Bei tempi, si pensava di invertire il corso delle cose, ma il corso delle cose mai s'inverte; a meno di non creare nuove cause, nuovi simboli, suggestioni metafisiche. Il prete scivola tra i banchi, consegna particole, poi ciabatta verso l'altare. Sotto la tonaca s'indovinano le scarpe da ginnastica, Diadora, un po' scalcagnate.

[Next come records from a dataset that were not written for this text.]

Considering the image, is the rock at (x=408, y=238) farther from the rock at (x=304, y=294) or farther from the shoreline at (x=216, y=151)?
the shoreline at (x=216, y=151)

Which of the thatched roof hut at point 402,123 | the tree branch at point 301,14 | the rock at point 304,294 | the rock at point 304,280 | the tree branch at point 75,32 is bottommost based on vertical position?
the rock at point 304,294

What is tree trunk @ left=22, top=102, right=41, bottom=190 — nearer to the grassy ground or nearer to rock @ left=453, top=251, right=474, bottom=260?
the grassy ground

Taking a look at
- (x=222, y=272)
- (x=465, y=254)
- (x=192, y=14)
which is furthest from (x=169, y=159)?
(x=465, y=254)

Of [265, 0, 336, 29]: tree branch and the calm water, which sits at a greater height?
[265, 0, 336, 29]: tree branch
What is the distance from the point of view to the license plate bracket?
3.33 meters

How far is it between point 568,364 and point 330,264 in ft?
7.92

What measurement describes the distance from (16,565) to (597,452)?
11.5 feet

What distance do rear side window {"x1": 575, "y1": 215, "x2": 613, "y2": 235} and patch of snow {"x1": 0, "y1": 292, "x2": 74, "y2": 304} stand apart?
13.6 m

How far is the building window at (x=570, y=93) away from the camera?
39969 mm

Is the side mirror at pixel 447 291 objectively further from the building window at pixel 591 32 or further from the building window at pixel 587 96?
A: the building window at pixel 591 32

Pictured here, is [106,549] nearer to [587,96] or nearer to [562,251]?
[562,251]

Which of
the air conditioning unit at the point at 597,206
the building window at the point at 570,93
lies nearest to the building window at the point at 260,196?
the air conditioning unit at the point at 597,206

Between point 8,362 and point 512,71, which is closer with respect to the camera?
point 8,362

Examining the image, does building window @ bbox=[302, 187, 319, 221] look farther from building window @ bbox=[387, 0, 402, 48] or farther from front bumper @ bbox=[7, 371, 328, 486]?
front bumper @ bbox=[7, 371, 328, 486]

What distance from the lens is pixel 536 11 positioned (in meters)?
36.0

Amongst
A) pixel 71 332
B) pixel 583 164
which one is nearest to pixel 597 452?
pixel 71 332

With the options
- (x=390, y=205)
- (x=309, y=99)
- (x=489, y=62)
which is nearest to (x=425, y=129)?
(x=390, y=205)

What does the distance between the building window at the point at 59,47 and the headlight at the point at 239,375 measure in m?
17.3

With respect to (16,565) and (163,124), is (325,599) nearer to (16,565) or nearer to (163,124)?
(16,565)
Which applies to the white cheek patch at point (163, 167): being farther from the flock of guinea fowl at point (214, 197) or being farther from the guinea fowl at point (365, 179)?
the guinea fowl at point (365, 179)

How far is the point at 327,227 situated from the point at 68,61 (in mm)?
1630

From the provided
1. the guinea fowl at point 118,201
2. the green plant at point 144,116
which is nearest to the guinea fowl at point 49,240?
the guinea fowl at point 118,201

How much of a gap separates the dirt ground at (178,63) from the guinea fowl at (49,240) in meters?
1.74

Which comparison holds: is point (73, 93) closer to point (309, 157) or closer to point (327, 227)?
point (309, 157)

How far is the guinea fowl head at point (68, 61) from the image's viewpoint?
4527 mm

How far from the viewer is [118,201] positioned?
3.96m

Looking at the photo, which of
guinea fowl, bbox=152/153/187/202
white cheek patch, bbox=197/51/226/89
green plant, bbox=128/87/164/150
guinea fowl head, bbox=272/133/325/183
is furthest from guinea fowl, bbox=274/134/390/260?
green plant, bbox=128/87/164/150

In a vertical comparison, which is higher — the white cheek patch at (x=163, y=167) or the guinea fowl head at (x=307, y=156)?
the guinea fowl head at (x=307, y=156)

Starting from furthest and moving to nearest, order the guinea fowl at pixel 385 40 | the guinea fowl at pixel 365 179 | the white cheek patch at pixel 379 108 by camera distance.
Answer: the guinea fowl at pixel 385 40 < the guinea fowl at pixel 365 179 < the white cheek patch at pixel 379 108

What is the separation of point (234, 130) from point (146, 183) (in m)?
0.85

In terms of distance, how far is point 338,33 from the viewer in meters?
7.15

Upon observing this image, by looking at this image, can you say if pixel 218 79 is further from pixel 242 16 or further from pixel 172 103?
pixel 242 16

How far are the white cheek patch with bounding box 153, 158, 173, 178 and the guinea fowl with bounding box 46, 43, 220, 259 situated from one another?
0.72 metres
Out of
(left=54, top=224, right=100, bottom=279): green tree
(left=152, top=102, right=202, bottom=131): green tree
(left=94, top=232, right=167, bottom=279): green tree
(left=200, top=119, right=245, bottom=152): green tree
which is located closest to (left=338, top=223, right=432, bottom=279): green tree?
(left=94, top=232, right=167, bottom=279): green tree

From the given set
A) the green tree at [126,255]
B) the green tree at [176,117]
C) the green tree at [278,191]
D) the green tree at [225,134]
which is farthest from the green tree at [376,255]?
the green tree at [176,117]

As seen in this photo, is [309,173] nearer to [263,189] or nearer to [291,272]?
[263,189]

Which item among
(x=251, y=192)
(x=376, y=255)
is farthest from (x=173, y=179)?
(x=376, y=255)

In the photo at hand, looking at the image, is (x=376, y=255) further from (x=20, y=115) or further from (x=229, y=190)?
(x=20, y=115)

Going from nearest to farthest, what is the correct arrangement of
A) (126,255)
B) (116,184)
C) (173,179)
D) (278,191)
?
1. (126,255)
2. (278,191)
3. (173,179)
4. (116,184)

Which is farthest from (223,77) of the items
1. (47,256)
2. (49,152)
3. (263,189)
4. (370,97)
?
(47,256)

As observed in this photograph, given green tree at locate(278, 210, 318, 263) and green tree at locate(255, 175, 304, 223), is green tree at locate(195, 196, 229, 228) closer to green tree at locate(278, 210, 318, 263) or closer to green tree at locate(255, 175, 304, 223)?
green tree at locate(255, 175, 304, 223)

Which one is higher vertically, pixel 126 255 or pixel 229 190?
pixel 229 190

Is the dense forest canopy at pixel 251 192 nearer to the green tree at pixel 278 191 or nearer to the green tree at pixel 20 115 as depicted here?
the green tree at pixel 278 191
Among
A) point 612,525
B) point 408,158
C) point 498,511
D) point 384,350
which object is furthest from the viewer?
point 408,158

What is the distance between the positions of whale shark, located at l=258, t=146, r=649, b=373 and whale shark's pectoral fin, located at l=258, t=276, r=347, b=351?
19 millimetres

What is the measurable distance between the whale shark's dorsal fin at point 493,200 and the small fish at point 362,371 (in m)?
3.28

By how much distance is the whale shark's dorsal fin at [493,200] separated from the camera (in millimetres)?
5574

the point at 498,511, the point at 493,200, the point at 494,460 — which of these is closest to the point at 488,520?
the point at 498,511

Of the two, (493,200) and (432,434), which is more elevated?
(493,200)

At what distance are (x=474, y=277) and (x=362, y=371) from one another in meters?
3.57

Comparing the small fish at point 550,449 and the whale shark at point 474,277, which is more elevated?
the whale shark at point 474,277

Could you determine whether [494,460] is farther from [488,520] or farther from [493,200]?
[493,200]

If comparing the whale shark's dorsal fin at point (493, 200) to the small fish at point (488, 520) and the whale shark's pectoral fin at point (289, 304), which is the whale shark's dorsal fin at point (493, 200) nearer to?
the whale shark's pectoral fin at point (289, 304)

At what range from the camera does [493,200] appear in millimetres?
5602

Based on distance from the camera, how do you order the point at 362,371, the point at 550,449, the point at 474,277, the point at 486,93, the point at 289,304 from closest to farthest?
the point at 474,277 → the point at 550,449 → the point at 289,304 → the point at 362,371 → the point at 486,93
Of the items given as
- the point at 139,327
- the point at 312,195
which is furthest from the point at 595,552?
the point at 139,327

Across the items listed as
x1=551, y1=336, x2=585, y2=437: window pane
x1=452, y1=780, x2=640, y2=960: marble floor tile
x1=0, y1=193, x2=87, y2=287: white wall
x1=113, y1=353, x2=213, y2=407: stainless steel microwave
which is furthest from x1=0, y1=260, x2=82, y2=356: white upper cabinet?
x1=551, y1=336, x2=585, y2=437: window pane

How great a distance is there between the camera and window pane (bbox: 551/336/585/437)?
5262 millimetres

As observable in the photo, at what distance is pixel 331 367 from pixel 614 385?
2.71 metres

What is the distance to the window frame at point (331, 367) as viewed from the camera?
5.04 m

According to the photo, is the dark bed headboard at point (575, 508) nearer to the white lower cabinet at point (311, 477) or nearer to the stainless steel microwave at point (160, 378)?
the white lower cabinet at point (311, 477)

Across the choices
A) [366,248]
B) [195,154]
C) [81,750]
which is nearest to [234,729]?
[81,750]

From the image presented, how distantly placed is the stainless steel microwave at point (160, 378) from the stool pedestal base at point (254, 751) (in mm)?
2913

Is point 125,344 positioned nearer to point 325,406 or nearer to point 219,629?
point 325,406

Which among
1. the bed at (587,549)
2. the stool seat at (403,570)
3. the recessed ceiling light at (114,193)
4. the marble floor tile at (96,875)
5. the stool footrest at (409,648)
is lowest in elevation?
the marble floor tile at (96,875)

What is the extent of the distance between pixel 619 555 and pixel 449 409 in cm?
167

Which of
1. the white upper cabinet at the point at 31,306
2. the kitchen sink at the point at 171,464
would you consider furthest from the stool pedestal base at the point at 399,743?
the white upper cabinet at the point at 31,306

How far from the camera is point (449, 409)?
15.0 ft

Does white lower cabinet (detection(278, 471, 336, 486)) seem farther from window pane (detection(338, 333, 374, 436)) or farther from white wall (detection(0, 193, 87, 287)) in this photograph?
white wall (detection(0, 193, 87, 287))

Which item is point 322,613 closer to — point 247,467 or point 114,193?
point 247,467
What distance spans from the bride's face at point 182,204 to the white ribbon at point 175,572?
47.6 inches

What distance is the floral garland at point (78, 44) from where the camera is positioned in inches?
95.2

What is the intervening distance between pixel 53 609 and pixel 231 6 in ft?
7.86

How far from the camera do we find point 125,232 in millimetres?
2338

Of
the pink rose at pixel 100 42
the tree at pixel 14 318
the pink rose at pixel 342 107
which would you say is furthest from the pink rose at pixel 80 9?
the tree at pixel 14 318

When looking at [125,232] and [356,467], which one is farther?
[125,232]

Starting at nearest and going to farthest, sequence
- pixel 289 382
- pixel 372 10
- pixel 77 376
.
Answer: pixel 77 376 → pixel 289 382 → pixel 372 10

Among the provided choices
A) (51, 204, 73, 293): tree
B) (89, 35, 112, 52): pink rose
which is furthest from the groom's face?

Quando mi prese il ticchio di leggere biglinate, tanti anni fa, dai Dogon alle piramidi, m'imbattevo spesso nella profezia di San Malachia sull'ultimo papa. Secondo accorte ricostruzioni, Giovanni Paolo II sarebbe stato il terz'ultimo Pontefice; Benedetto il predecessore dell'ultimo, l’estremo difensore della fede. Allora pareva una scemenzuola buttata lì; oggi, a bergogliare gli accadimenti, sembra una probabilità di buon peso. La Chiesa, di fatto, è sciolta. Chiunque avverte, a pelle, come gli attacchi più deliranti (vietare il San Michele poiché ricorda Chauvin mentre atterra Floyd; in tal caso, a lume di logica, Floyd personificherebbe Satana) possano avere una benedizione presso il Tevere. Vietare Michele? Perché no? Se spiace a Black Lives Matter ... E poi: abbiamo così tante colpe: Colombo, Cortez ... i roghi di Salem, povere streghe ... giusto pagare ... non in moneta bensì in Storia ...

Leggo che si vorrebbe dipingere Black Lives Matter anche in Italia, a caratteri cubitali ... a Roma, Firenze, Napoli ... Non me la prendo con quell'ammasso di peli e fonemi da bar che ha proposto tale scemenza ... e nemmeno col prete con le Diadora, altra vittima della deculturazione fatta con diserbanti vietnamiti.
La strada per l'inferno non è lastricata di buone intenzioni, ma di continue concessioni all'informale.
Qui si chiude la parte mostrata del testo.